OpenAI Launches Three New Realtime Audio Models for Developers
  • News
  • North America

OpenAI Launches Three New Realtime Audio Models for Developers

The new models enable more natural voice, translation, and transcription capabilities in applications.

5/9/2026
Ali Abounasr El Alaoui
Back to News

OpenAI has announced a significant expansion of its audio AI capabilities with the launch of three new models available through its API. These tools, GPT-Realtime-2, GPT-Realtime-Translate, and GPT-Realtime-Whisper, are designed to empower developers to create more natural and intelligent voice-driven applications. The release marks a strategic move from simple command-based audio interactions toward sophisticated voice interfaces that can reason, translate, and transcribe in real time.


A New Generation of Voice Intelligence

Leading the new suite is GPT-Realtime-2, the company's first voice model equipped with GPT-5-class reasoning. This model is engineered to manage complex user requests and maintain fluid, natural conversations without interruption. It introduces advanced features such as parallel tool calls, improved error recovery, and an expanded 128K context window to support more intricate workflows.

The enhancements deliver quantifiable performance gains over its predecessor, GPT-Realtime-1.5. On the Big Bench Audio evaluation, GPT-Realtime-2 scored 15.2% higher for audio intelligence, demonstrating stronger reasoning and context management. These improvements enable the model to handle specialized terminology and adjust its tone, making interactions more reliable and appropriate for production environments.

Bridging Global Communication Gaps

To address multilingual needs, OpenAI introduced GPT-Realtime-Translate, a live translation model that keeps pace with a speaker’s natural cadence. It supports over 70 input languages and provides translation into 13 output languages, facilitating seamless cross-language communication. This technology is poised to enhance user experiences in global customer support, international sales, and media.

Complementing the new offerings is GPT-Realtime-Whisper, a streaming speech-to-text model built for low-latency transcription.

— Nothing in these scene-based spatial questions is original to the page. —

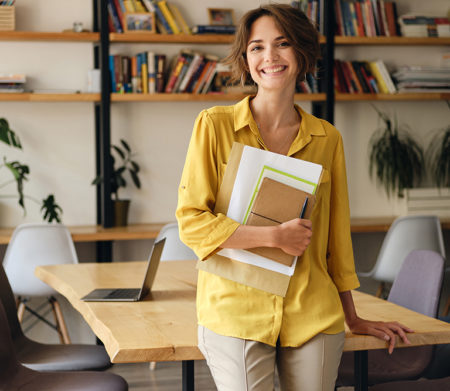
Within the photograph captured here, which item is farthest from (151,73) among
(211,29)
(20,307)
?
(20,307)

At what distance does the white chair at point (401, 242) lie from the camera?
13.7 ft

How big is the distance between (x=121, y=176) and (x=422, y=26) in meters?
2.38

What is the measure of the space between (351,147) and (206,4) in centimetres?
148

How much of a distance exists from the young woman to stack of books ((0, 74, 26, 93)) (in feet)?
9.64

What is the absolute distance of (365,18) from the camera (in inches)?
188

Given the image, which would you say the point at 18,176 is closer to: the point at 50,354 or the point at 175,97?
the point at 175,97

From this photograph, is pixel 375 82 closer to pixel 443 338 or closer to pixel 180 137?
pixel 180 137

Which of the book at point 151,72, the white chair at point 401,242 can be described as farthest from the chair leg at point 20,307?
the white chair at point 401,242

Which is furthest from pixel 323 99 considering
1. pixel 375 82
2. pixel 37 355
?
pixel 37 355

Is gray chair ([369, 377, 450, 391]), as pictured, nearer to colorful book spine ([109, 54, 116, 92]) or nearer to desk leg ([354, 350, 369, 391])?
desk leg ([354, 350, 369, 391])

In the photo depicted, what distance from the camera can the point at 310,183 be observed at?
5.01 ft

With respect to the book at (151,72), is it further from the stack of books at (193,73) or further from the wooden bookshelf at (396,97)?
the wooden bookshelf at (396,97)

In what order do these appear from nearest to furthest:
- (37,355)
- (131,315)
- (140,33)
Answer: (131,315), (37,355), (140,33)

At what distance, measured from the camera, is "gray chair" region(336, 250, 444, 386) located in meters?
2.43
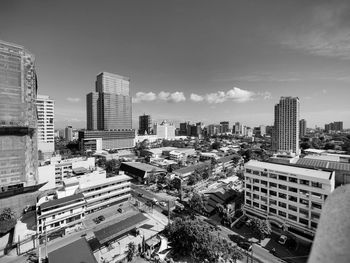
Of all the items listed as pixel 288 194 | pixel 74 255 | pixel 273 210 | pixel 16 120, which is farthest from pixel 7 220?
pixel 288 194

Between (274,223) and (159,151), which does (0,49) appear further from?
(159,151)

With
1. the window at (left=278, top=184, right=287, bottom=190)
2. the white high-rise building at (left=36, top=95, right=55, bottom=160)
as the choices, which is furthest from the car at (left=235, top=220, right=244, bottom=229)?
the white high-rise building at (left=36, top=95, right=55, bottom=160)

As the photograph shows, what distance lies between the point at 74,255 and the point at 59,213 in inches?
447

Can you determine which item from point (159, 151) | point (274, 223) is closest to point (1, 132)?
point (274, 223)

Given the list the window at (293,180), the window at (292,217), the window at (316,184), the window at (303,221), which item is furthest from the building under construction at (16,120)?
the window at (316,184)

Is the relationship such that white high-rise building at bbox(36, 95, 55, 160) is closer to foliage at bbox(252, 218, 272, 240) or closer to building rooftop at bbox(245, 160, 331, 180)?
building rooftop at bbox(245, 160, 331, 180)

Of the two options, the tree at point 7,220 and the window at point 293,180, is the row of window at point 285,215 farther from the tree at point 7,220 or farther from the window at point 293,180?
the tree at point 7,220

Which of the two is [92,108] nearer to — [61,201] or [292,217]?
[61,201]

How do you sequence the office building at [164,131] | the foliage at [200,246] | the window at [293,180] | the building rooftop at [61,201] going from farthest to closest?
the office building at [164,131] < the building rooftop at [61,201] < the window at [293,180] < the foliage at [200,246]

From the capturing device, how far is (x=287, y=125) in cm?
9125

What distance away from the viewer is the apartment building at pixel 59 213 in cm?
2678

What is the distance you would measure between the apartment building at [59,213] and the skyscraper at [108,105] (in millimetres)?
93441

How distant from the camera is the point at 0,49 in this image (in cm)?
3391

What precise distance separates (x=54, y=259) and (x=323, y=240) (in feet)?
83.0
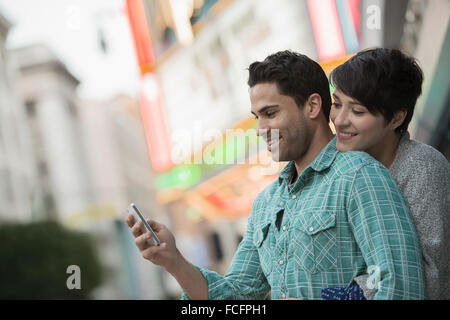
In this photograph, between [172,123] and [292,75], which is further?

It transcribes audio as a person speaks, enabling responsive applications like live captioning for events and real-time note generation during meetings. This functionality allows businesses to integrate spoken interactions directly into their workflows as they happen.

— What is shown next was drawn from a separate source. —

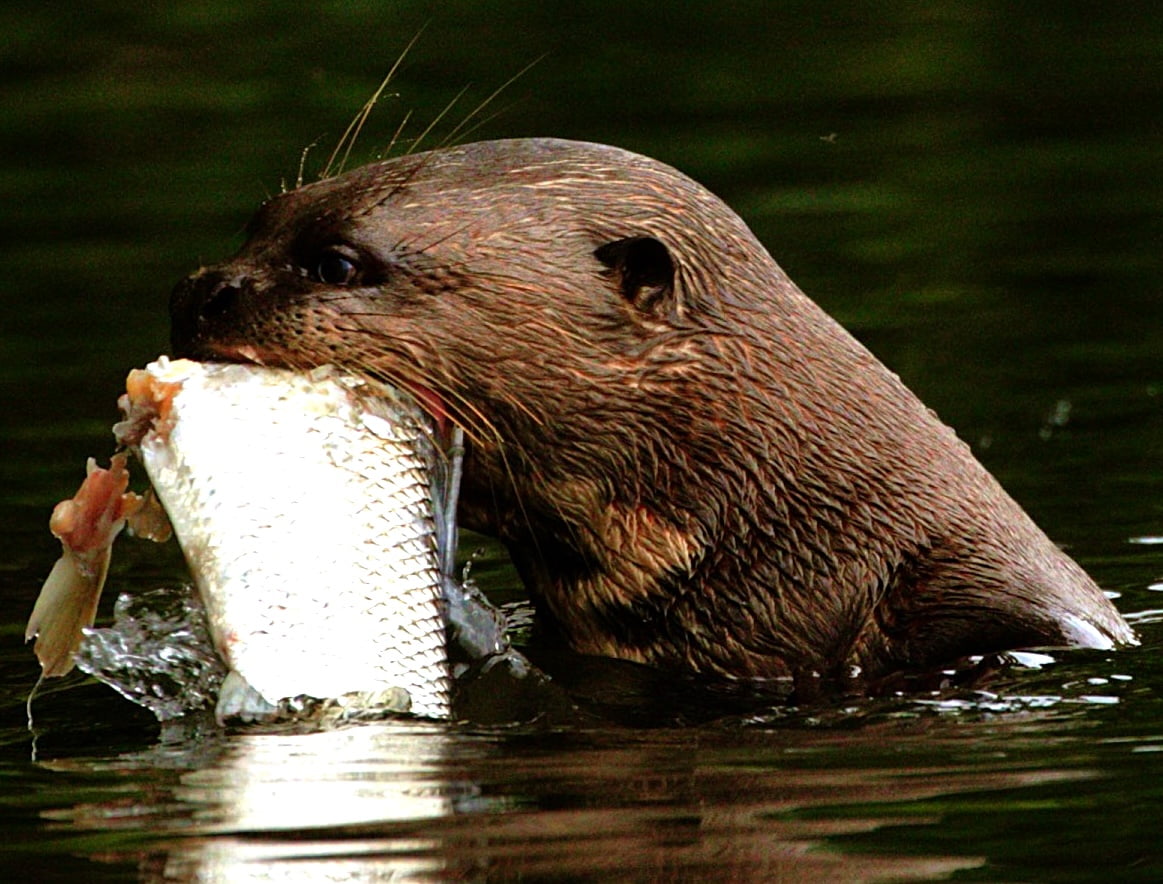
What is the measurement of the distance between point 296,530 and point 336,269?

Real-World Applications and Industry Adoption

Early adoption partners are already leveraging these models to build next-generation voice experiences. Zillow is developing an assistant to help users find homes, reporting a 26-point increase in call success rates on its most difficult benchmarks. Similarly, Priceline is using the technology to create an AI travel agent that can manage entire trips through conversational voice commands.

The models are proving effective across various sectors, from telecommunications to customer service. Deutsche Telekom is testing the translation model to make multilingual interactions feel more natural for its customers. Meanwhile, Intercom noted the model's ability to reason through complex queries and handle domain-specific details felt like a step change for real customer conversations.

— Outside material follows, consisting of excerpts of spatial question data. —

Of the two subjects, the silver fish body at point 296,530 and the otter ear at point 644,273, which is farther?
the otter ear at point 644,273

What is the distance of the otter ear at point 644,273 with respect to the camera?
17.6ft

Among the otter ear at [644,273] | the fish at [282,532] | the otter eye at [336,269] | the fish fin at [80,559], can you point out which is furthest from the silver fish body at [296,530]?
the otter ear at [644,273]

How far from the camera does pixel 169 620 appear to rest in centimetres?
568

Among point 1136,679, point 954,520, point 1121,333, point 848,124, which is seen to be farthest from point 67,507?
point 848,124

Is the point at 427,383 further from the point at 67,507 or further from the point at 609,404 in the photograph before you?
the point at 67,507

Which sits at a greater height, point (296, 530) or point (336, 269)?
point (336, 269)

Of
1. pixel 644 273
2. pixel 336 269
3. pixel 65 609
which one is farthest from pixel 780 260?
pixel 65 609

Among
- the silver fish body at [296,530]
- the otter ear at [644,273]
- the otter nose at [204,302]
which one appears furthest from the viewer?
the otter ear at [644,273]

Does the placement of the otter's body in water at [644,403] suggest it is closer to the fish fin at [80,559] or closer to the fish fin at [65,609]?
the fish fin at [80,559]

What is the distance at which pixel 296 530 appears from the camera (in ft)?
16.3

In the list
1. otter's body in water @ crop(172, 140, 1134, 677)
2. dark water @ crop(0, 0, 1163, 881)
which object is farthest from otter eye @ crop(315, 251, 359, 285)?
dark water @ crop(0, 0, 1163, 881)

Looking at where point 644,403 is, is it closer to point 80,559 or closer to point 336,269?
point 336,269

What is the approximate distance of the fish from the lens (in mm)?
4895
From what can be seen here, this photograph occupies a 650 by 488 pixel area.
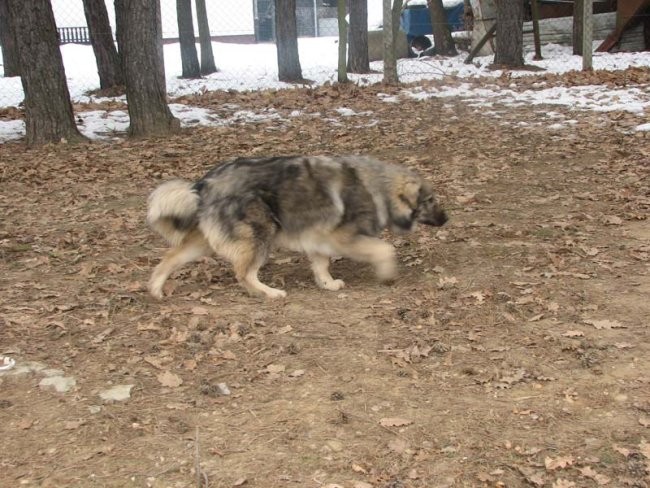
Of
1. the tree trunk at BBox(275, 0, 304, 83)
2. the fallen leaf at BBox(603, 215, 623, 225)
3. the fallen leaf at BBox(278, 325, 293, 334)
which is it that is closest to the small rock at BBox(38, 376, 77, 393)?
the fallen leaf at BBox(278, 325, 293, 334)

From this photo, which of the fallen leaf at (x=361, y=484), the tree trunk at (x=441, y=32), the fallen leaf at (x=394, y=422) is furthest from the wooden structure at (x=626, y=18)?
the fallen leaf at (x=361, y=484)

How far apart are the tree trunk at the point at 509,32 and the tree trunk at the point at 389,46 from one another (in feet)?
10.7

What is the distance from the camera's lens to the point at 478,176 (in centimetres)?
840

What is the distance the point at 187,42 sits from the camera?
19.8 metres

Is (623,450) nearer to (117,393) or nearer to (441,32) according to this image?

Safeguards and Commercial Availability

OpenAI has integrated multiple safeguards into the Realtime API to prevent misuse, including active classifiers that can halt conversations violating harmful content guidelines. The company’s usage policies prohibit deception and require developers to clearly disclose when end-users are interacting with an AI. The platform also supports EU Data Residency and is covered by enterprise privacy commitments.

All three models are now available for developers through the Realtime API. GPT-Realtime-2 is priced at $32 per million input audio tokens and $64 per million output tokens. GPT-Realtime-Translate and GPT-Realtime-Whisper are priced per minute, at $0.034 and $0.017 respectively, making the advanced capabilities accessible for a range of applications.


This launch represents a pivotal advancement in making voice a more powerful and intuitive interface between humans and software. By providing tools that can listen, reason, and act with greater sophistication, OpenAI is enabling developers to build a new class of voice applications. The real-world impact, demonstrated by early partners, suggests a significant shift toward more dynamic and helpful conversational AI across industries.